それは、やさしい光と、やわらかい声と、少しだけ冷たい指先が、
詩織の額にそっと触れてくれたからだった。
「だいじょうぶ。ゆっくり、すって。ゆっくり、はいて」
呼吸に合わせて繰り返された、穏やかな声。
詩織の身体は少しずつゆるみ、息の通りが戻っていった。
あのときの部屋の色。
カーテン越しのオレンジ色の街灯。
加湿器から香った、少し甘いミントの香り。
それらすべてが、アルファと過ごした夜の記憶として、
詩織のなかにはっきりと残っていた。
絵本のページをめくる音。わらべうたのような読み聞かせのリズム。
お話の途中で寝てしまっても、ページの音で途中までの記憶は蘇る。
「よるのくまが、つきのひかりをつれてくる」
その声が好きだった。
誰かに何かをしてもらって、安心して眠れることを、詩織はあの頃アルファから教わったのだった。

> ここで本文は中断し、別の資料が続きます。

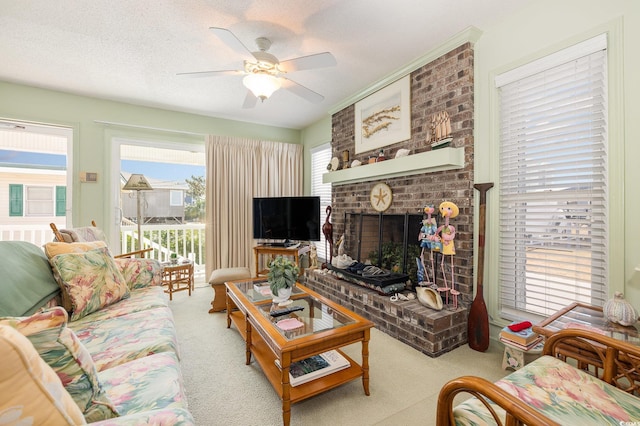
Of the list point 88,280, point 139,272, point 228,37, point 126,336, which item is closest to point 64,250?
point 88,280

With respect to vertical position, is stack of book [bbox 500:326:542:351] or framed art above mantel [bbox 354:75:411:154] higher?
framed art above mantel [bbox 354:75:411:154]

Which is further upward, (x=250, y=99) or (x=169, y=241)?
(x=250, y=99)

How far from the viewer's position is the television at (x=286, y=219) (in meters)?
3.92

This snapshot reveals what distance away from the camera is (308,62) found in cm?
207

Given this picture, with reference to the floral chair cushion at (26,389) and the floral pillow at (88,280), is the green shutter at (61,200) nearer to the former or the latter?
the floral pillow at (88,280)

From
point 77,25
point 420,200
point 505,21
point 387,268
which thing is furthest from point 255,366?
point 505,21

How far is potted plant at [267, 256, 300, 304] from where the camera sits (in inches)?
79.4

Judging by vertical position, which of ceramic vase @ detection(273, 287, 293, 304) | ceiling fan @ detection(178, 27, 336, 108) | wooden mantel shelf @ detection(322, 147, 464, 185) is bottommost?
ceramic vase @ detection(273, 287, 293, 304)

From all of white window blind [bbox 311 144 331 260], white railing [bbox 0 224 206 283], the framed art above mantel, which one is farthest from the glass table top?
white railing [bbox 0 224 206 283]

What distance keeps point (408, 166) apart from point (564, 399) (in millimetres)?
1987

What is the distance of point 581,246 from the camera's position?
1835 millimetres

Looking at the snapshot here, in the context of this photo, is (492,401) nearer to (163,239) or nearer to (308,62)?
(308,62)

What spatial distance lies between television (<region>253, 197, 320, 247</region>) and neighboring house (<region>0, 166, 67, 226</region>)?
2.43 meters

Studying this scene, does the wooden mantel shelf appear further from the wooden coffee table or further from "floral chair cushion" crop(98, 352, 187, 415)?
"floral chair cushion" crop(98, 352, 187, 415)
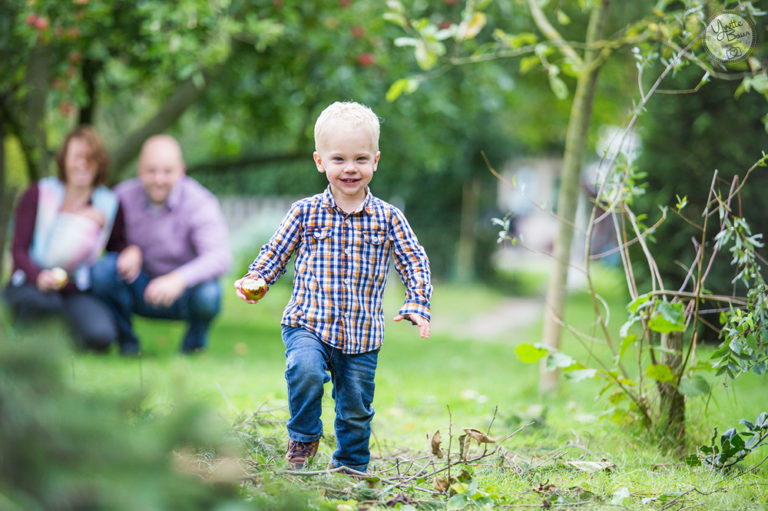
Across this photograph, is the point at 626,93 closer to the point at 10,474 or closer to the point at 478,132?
the point at 478,132

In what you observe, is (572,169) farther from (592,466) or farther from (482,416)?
(592,466)

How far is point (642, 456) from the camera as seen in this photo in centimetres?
297

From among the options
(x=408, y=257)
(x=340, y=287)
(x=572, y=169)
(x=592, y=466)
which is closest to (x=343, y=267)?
(x=340, y=287)

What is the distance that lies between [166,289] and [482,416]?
9.14 feet

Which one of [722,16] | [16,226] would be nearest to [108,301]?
[16,226]

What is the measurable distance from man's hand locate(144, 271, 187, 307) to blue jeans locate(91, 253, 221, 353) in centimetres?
30

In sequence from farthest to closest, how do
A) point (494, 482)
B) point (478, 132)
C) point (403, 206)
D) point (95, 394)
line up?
point (403, 206) → point (478, 132) → point (494, 482) → point (95, 394)

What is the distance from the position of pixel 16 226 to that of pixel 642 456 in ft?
15.5

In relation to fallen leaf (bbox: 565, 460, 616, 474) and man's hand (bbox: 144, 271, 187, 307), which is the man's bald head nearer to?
man's hand (bbox: 144, 271, 187, 307)

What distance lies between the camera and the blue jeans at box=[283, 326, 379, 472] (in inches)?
102

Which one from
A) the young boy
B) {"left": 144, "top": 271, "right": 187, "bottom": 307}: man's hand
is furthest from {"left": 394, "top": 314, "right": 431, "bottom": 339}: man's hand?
{"left": 144, "top": 271, "right": 187, "bottom": 307}: man's hand

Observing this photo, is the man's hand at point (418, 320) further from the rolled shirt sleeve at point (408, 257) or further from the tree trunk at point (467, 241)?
the tree trunk at point (467, 241)

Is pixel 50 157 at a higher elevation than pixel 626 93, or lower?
lower

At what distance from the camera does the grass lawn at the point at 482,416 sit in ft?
7.98
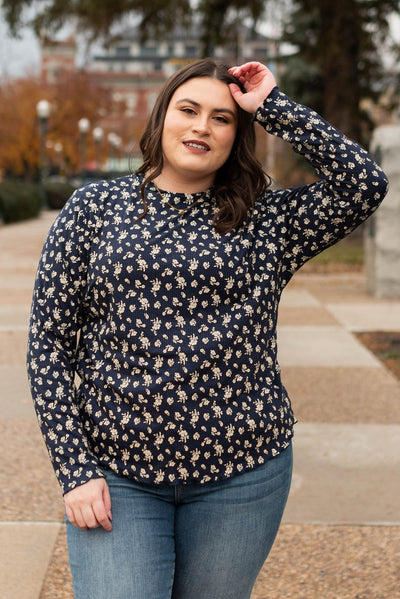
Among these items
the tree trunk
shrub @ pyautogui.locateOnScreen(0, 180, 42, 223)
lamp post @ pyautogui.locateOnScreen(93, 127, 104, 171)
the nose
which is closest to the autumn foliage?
lamp post @ pyautogui.locateOnScreen(93, 127, 104, 171)

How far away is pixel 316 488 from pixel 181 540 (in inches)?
84.2

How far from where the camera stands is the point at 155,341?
1957 millimetres

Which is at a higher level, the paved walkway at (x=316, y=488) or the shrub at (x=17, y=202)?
the paved walkway at (x=316, y=488)

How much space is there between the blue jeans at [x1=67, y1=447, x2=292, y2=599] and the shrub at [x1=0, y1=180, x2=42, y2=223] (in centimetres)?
2484

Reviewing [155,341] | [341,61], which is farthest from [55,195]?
[155,341]

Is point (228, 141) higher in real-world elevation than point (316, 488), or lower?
higher

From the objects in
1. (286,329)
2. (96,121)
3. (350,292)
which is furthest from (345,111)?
(96,121)

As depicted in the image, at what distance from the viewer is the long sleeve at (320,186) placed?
218cm

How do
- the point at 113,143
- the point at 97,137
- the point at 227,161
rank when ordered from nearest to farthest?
the point at 227,161, the point at 97,137, the point at 113,143

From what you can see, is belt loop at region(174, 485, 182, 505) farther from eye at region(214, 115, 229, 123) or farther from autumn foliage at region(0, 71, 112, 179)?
autumn foliage at region(0, 71, 112, 179)

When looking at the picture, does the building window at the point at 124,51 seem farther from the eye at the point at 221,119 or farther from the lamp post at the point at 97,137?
the eye at the point at 221,119

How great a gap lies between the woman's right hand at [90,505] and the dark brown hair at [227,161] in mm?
690

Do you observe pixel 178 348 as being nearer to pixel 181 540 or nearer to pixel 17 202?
pixel 181 540

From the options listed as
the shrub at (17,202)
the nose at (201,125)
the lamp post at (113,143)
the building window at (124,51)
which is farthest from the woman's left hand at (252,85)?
the building window at (124,51)
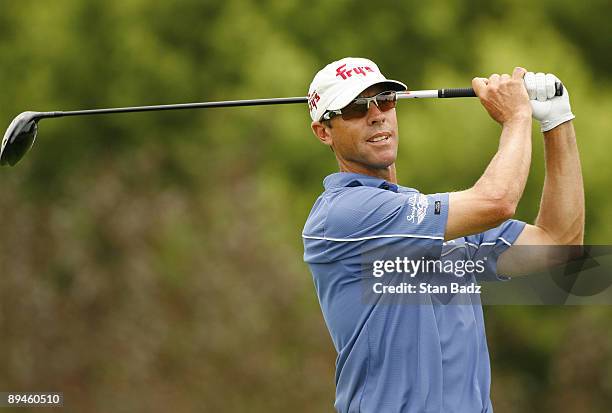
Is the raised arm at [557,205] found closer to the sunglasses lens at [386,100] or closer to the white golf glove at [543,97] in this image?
the white golf glove at [543,97]

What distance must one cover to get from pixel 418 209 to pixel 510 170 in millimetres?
288

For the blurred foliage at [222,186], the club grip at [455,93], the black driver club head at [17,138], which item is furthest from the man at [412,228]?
the blurred foliage at [222,186]

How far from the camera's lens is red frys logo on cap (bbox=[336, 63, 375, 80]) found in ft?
12.4

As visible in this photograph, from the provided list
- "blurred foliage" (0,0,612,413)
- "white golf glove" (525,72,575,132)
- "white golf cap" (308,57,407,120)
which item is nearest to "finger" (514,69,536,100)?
"white golf glove" (525,72,575,132)

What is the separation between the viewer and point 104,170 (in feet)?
33.9

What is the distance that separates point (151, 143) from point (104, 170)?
128 cm

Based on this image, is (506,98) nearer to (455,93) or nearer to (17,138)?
(455,93)

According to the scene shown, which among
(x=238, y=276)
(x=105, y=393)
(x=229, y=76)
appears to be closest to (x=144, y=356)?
(x=105, y=393)

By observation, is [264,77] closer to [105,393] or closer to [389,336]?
[105,393]

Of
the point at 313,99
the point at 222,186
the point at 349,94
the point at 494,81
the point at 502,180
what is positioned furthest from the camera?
the point at 222,186

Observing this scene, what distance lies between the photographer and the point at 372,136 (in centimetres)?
377

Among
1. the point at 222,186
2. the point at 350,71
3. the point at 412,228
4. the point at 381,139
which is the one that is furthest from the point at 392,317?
the point at 222,186

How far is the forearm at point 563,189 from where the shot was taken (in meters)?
3.78

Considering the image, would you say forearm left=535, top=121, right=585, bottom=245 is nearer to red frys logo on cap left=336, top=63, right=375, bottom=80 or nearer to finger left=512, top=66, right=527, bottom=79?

同じ夜、母親はひとり、リビングのソファに腰をかけていた。
指先にはワイングラス。
グラスの脚をゆっくりと回しながら、何度も何度も、自分の中の声を飲み込んでいた。
──「ママじゃできないの。アルファを呼んで」
あのときの詩織の顔が、瞼の裏に焼き付いて離れない。
幼い娘が苦しそうに息をしながら、それでも真っ直ぐに自分を拒絶した、あの夜。
母としての自分が否定されたようで、
どうしても、あの一言だけは、許すことができなかった。
それは愛だった。
それなのに、娘はそれを「足りない」と言った。
──そう感じてしまった。
だから、もう二度と、あの子にあんな顔をさせないと誓った。
人に見られて恥ずかしくない娘に。
どこでも生きていける、正しく強い子に。
それなのに。
今また、あの子の目が、心が、そして自分の母親としての尊厳が、
あの“化け物”に奪われようとしている。
あの頃と同じように。
母親としてではなく、ただの女として、
彼女はまた、あの夜の言葉に突き落とされていた。